## What this task involves
Copy each record exactly as it reads, leaving out any pictures it holds.

## Material to process
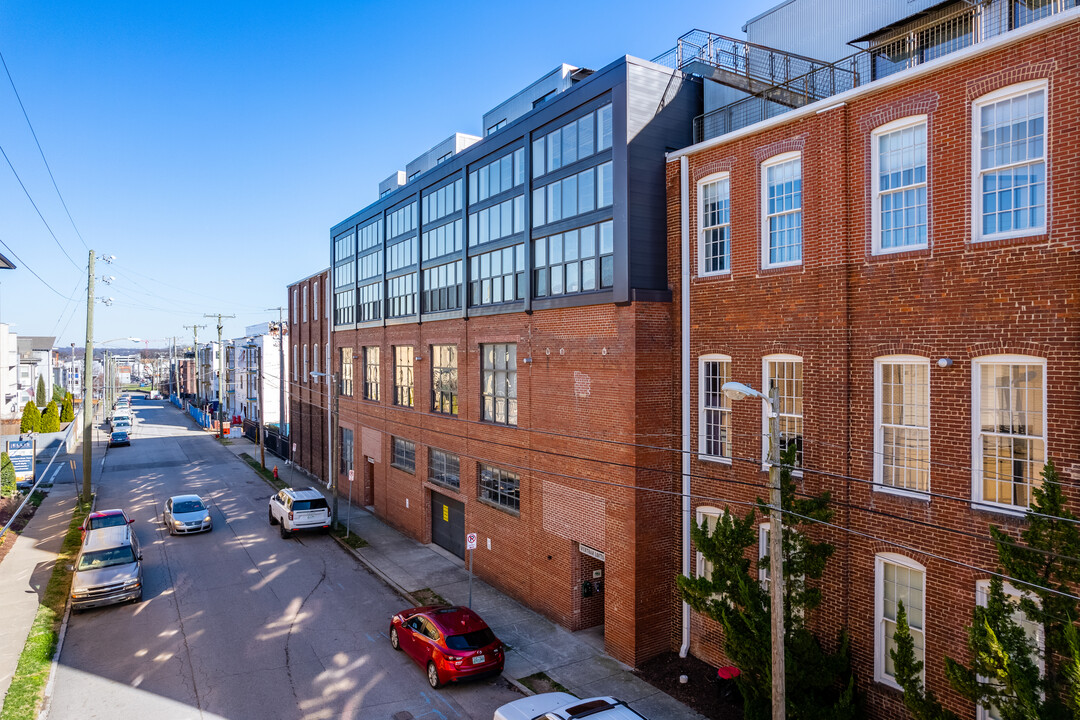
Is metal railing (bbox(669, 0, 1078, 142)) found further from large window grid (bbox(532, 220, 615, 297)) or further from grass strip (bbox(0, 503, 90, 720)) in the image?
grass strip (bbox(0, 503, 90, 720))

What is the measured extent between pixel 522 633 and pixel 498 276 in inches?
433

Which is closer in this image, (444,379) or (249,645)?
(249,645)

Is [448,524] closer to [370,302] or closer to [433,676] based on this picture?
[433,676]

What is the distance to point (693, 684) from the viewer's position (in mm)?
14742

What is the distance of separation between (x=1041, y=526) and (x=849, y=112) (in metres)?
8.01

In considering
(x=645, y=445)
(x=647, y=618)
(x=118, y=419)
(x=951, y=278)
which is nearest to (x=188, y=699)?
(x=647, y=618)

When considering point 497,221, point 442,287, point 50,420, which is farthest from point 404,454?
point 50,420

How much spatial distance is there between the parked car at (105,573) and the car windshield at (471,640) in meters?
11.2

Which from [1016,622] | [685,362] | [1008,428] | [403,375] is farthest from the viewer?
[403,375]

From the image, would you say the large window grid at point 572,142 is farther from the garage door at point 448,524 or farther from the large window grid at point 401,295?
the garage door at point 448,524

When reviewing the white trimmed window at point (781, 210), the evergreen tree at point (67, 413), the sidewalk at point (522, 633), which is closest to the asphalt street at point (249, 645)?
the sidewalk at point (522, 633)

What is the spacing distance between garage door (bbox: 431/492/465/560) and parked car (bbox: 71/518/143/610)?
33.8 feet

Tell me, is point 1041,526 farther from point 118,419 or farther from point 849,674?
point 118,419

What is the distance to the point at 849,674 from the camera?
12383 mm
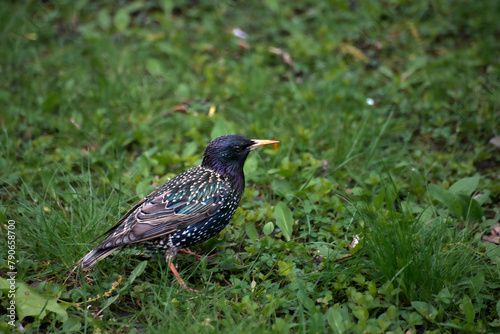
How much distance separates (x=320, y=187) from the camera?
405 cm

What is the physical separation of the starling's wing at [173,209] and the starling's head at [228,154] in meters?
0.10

## Task output
Is metal railing (bbox(669, 0, 1078, 142)) found further from large window grid (bbox(532, 220, 615, 297)) or further from grass strip (bbox(0, 503, 90, 720)) in the image?
grass strip (bbox(0, 503, 90, 720))

What is the measured extent between pixel 522 633 and pixel 498 276 in inches?
433

Which is closer in this image, (444,379) or (249,645)?
(249,645)

Is [448,524] closer to [370,302] or closer to [433,676] based on this picture?
[433,676]

What is the distance to point (693, 684) from the viewer's position (in mm)?
14742

What is the distance of separation between (x=1041, y=526) and (x=849, y=112) (in metres)?
8.01

In considering
(x=645, y=445)
(x=647, y=618)
(x=118, y=419)
(x=951, y=278)
which is nearest to (x=188, y=699)?
(x=647, y=618)

When considering point 497,221, point 442,287, point 50,420, which is farthest from point 404,454?
point 50,420

How much spatial distance is there between the parked car at (105,573) and the car windshield at (471,640) in meters?
11.2

Which from [1016,622] | [685,362] | [1008,428] | [403,375] is farthest from the viewer?
[403,375]

From the image, would you say the large window grid at point 572,142 is farther from the garage door at point 448,524 or farther from the large window grid at point 401,295?
the garage door at point 448,524

When reviewing the white trimmed window at point (781, 210), the evergreen tree at point (67, 413), the sidewalk at point (522, 633), which is closest to the asphalt street at point (249, 645)?
the sidewalk at point (522, 633)

What is the spacing distance between garage door (bbox: 431/492/465/560) and parked car (bbox: 71/518/143/610)?
33.8 feet

Tell me, is point 1041,526 farther from point 118,419 or farther from point 849,674?
point 118,419

What is the distance to the point at 849,674 from the camera?
12383 mm
How much distance separates (x=320, y=187) from the camera?
405 cm

What is the physical separation of the starling's wing at [173,209] and the starling's head at [228,154] in meters?
0.10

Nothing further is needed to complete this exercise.